**REQUIRED ACTION:**
Change every "image" in the data below to "photo" and keep the rest word for word. Give the lines back without the pictures.

Image and text data from the web
--

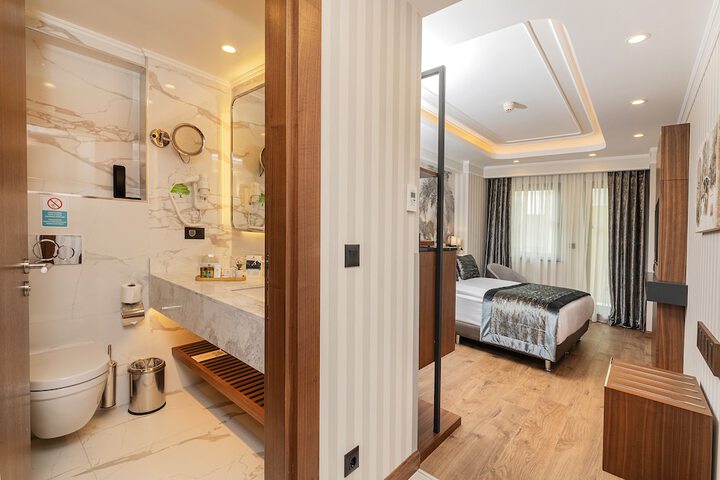 Room 38 of 130
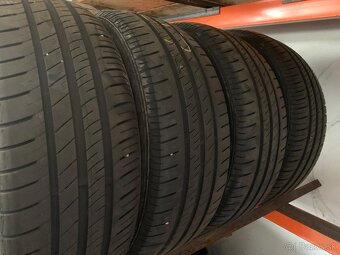 205/55R16 - 4
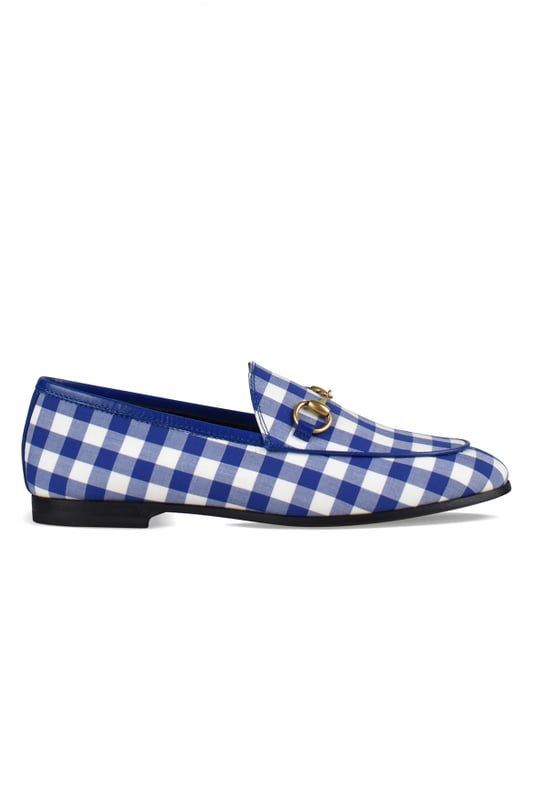 Loafers van Gucci-stof.Elektrisch blauw en wit ginghampatroon.Goudkleurig voorstuk.Afgeronde neus.Gemaakt in Italië.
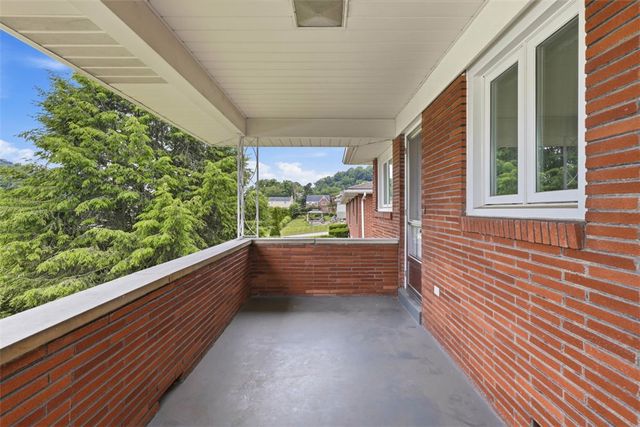 2219 Fawcett Ave, White Oak, PA 15131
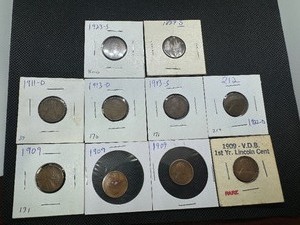 lot 85 image: Ten Early and Better Date Lincoln Wheat Cents - (3) 1909 1909 VDB, 1911-D, 1913-D, 1913-S, 1922-D, 1923-S and 1929-S - Greysheet Value for these coins at G4 is $36.25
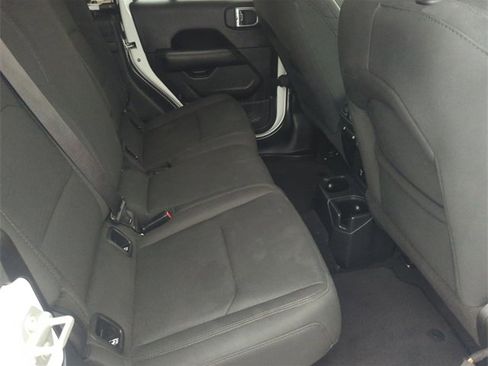 Certified 2023 Jeep Gladiator Overland image 23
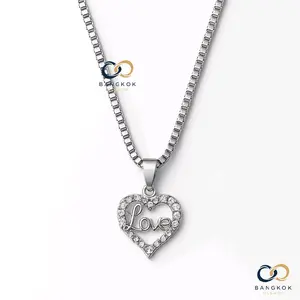 Kalung titanium liontin love permata warna silver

--

**RESULT FOR THIS TASK:**
 Room 38 of 130
 205/55R16 - 4
 Loafers van Gucci-stof.Elektrisch blauw en wit ginghampatroon.Goudkleurig voorstuk.Afgeronde neus.Gemaakt in Italië.
 2219 Fawcett Ave, White Oak, PA 15131
 lot 85 photo: Ten Early and Better Date Lincoln Wheat Cents - (3) 1909 1909 VDB, 1911-D, 1913-D, 1913-S, 1922-D, 1923-S and 1929-S - Greysheet Value for these coins at G4 is $36.25
 Certified 2023 Jeep Gladiator Overland photo 23
 Kalung titanium liontin love permata warna silver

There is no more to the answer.